Inter-prediction is the trick that lets video compress dramatically better than a sequence of still images: instead of coding each frame from scratch, code it as a difference from earlier (and sometimes later) frames. In most natural video, the change from one frame to the next is small — a face moves a few pixels, a background stays still, a car shifts slightly to the left. Inter-prediction expresses that change in a few bytes and skips re-describing the unchanged parts entirely.
Mechanically, the encoder splits each frame into small blocks and, for each block, searches the reference frame for the patch that looks most similar. It records a motion-vector — basically "move this block 3 pixels right and 2 down from where it was in the previous frame" — plus a tiny residual to correct anything the move didn't capture exactly. That's it: an entire moving face might become a few dozen motion vectors plus minor fixups, instead of millions of explicitly stored pixels.

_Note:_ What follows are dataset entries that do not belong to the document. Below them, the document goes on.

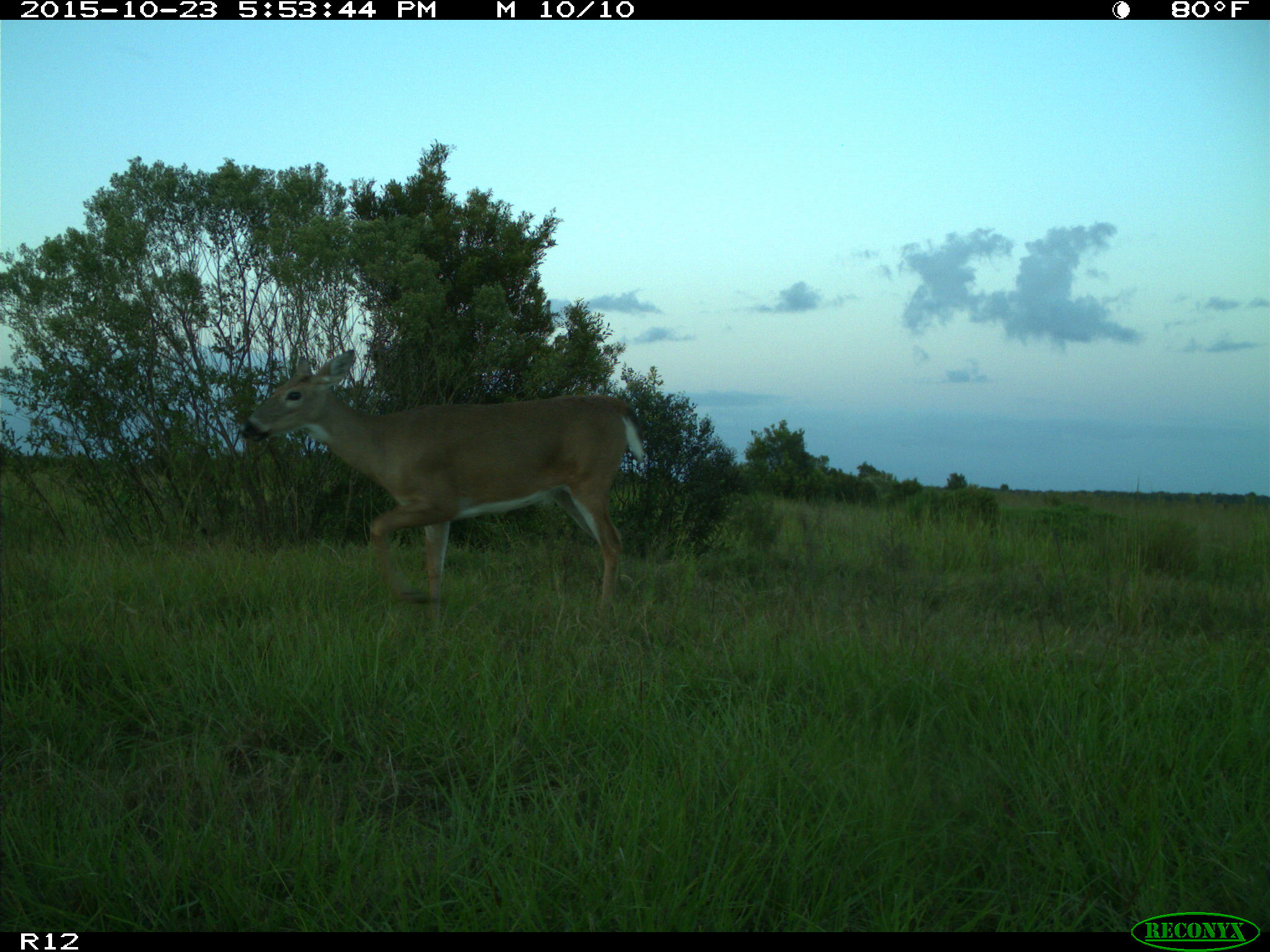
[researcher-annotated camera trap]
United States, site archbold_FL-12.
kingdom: Animalia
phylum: Chordata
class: Mammalia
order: Artiodactyla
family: Cervidae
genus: Odocoileus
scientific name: Odocoileus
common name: deer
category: unidentified deer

Inter-prediction is the single biggest reason video files are so much smaller than the equivalent stack of JPEGs — accounting for roughly half of all video compression gains. Its limit is content where temporal redundancy breaks down: scene cuts, sparkles, water, snow, fast camera pans. In those cases the encoder gives up trying to predict and inserts an I-frame, paying the storage cost but starting fresh. Modern codecs (HEVC, AV1, VVC) extend the basic idea with multiple reference frames, sub-pixel precision motion vectors, and bidirectional b-frame prediction.